Red Cross Recovery Casework

I guess it's time for an update now that I have some time to come up for air. A lot has happened since the last time I posted about volunteering with the Red Cross. I was recently interviewed on the Whom It May podcast about volunteering, as well as amateur radio and weather balloons. Things have been so crazy that I actually got the timetable wrong on that podcast when talking about my deployments. 
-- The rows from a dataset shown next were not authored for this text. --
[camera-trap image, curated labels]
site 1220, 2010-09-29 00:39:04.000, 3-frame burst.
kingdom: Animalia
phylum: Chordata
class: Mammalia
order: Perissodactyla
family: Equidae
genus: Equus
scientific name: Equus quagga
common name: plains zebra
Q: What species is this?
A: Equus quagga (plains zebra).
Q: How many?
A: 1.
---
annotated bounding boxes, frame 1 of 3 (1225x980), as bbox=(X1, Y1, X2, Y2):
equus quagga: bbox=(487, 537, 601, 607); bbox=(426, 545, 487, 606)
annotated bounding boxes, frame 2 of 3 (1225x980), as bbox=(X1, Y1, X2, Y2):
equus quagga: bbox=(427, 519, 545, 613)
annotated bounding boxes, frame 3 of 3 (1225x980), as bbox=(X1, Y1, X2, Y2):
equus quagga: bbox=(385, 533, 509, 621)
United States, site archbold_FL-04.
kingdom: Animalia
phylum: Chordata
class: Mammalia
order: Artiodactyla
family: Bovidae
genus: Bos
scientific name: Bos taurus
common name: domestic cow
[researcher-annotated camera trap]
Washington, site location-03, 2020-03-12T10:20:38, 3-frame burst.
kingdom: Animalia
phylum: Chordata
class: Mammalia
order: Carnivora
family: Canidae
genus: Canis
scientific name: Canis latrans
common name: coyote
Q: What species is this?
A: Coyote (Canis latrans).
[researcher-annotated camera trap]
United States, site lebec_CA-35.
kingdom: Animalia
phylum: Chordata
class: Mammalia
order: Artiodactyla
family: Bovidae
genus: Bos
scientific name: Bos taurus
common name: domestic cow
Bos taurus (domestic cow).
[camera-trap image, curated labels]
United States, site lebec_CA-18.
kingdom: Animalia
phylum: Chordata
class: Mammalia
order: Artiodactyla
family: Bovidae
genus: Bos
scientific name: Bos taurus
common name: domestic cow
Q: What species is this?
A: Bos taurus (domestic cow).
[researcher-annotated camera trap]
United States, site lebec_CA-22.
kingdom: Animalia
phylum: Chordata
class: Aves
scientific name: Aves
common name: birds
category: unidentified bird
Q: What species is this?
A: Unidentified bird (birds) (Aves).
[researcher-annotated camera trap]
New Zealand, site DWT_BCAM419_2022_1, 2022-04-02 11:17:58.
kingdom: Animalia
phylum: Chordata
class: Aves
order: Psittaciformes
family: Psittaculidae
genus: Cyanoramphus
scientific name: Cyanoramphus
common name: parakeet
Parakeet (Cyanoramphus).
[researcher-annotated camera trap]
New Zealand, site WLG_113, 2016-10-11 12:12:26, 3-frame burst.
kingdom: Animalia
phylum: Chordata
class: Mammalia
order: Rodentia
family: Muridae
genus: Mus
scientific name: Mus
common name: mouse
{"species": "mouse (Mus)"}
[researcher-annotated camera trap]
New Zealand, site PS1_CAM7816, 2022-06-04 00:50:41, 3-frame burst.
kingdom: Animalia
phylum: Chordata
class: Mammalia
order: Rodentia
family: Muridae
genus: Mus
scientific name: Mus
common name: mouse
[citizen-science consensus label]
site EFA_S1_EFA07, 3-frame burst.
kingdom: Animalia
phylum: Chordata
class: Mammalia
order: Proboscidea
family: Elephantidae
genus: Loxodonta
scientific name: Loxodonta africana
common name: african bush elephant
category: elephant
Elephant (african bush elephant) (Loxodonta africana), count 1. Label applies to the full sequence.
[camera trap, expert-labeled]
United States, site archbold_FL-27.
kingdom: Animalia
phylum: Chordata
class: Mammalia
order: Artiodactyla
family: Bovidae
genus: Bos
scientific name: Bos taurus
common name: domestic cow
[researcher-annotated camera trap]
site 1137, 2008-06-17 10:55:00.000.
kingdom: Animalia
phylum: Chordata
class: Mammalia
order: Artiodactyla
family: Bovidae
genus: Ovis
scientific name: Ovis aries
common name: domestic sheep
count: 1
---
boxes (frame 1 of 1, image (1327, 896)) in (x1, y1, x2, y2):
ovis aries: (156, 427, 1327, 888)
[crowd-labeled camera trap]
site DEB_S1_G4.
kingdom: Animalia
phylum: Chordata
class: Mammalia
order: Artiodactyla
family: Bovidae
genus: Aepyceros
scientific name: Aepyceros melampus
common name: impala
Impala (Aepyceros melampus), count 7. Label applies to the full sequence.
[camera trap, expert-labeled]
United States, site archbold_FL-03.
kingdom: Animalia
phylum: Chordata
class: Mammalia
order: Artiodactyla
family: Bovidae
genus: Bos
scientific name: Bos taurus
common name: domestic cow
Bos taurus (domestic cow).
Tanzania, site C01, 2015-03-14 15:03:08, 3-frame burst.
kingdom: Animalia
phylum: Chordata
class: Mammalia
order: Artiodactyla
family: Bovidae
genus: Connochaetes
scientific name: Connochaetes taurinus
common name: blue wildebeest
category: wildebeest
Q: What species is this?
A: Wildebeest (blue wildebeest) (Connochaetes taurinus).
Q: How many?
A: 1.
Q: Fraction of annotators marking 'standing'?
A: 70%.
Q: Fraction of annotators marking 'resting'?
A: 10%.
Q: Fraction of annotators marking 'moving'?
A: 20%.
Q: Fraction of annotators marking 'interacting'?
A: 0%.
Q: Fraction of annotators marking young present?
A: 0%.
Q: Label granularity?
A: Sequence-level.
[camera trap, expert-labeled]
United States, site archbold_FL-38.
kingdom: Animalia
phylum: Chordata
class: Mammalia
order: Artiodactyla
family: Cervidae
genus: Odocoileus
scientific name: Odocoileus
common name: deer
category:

As I sit here typing, I am virtually deployed on a Red Cross disaster relief operation. I am doing recovery casework, doing phone interviews and discussions with clients who have experienced damage from Hurricane/Tropical Storm Zeta in Georgia. As a recovery caseworker, I help them identify roadblocks to recovery and point them to resources and funds to overcome those roadblocks and move into a stable housing situation. Before this, I had spent two weeks in New Orleans doing recovery casework as well. I was contacted by someone here at the Red Cross in Georgia who asked if I would like to deploy doing something completely new. I didn't even have the training for it at the time and didn't know what to expect, but I ended up liking it so much that I took the courses required to get the GAP (Group/Activity/Position) for it right there at the hotel in New Orleans one evening. Now I've moved it near the top of my list of GAPs to make sure it's one for which I get deployed again. I think I may also be doing this during steady state or "blue sky", when there are no large scale emergencies. The Red Cross has Disaster Action Teams that respond locally to things like single family fires and apartment fires. After the initial responders on scene talk to the families and collect information, things are turned over to recovery caseworkers to begin that process. It is often mentally and emotionally draining, but it is one of the most rewarding things I have ever done, and I enjoy the challenge of learning something new and trying to be good at it.